Pese a su fragilidad relativa, hoy Taiwán es indispensable para Estados Unidos y también para China continental, que en la última década fue también cliente y proveedor de materias primas. Estados Unidos pretende que la compañía taiwanesa TSMC -la mayor fabricante de chips del mundo- invierta en suelo norteamericano.
La guerra fría de los semiconductores es más silenciosa que los drones o los misiles pero pueden causar estragos mucho más grandes. China crece a paso de gigante pero no produce la cantidad de chips que requieren sus industrias. La primacía absoluta de esta industria vital está en manos de Taiwán y Corea del Sur, dos países que no son precisamente amigos de Beijing. Es cierto que China está invirtiendo para lograr el autoabastecimiento, pero eso puede demorar años. Las batallas de esta era tecnotrónica son en un mundo interdependiente.
La escala “inesperada y no programada” de la presidenta de la Cámara de Representantes de los Estados Unidos Nancy Pelosi a Taiwán coincidió con la aprobación en el Congreso de la Ley de Chips y Ciencia. Es una nueva guerra fría, esta vez con Estados Unidos de un lado y con China del otro.
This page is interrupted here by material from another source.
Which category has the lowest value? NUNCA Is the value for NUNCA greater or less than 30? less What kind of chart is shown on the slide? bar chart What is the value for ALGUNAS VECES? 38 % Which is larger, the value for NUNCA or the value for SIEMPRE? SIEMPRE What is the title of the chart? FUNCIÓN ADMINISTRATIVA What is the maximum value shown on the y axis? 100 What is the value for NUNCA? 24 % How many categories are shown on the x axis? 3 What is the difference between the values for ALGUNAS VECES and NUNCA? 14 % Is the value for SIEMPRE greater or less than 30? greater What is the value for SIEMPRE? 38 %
Washington necesita frenar el crecimiento de China en la fabricación de chips porque no solo el futuro sino en este momento los fabricantes de todo el mundo requieren de semiconductores. La ley impulsada por Joe Biden, a solo tres meses de las reñidas elecciones de medio término, destina 52.000 millones de dólares en subsidios y créditos fiscales para todo tipo de fabricantes globales de chips que establezcan en suelo estadounidense. Léase: una invitación al gigante taiwanés TMSC para que plante industrias en territorio norteamericano y tratar de evitar lo que parece una carrera contra el tiempo: que China decline su capacidad de registrar y patentar invenciones, que deje de crecer de modo acelerado en la fabricación de chips.
Para que quede claro que la ley es parte de una guerra fría, los estímulos y subsidios solo son viables para compañías que no construyan fábricas o que no aumenten las líneas de producción ya existentes en China durante al menos una década. Las restricciones afectan también a empresas estadounidenses que tienen inversiones en China.
La Ley de Chips y Ciencia además, en este intento de tomar la iniciativa, destina más de 200 mil millones de dólares para la financiación de investigaciones científico-tecnológicas en los ámbitos de la robótica, la computación cuántica y la inteligencia artificial.
Es difícil anticipar los cambios de era. Parece mentira que, sin algoritmos ni computadoras inteligentes que procesan millones de datos por segundo, Brzezinski haya acertado en el rumbo que tomaba la disputa entre dos modos de producción y de liderazgo en el planeta hace más de medio siglo.
El intento de recuperar la delantera por parte de Estados Unidos se choca con un clima de época donde la guerra de Ucrania, la crisis energética y alimentaria, el deterioro del clima y el rol creciente de China lo ponen en una situación por lo menos incómoda. Y, puertas adentro, con un Donald Trump que quiere volver a ser el protagonista del futuro pese a que su paso por la Casa Blanca se parece más al caballo de Atila llegando al Capitolio aquel 6 de enero de 2021.
Casi una postal para imaginar qué era está atravesando el liderazgo del planeta.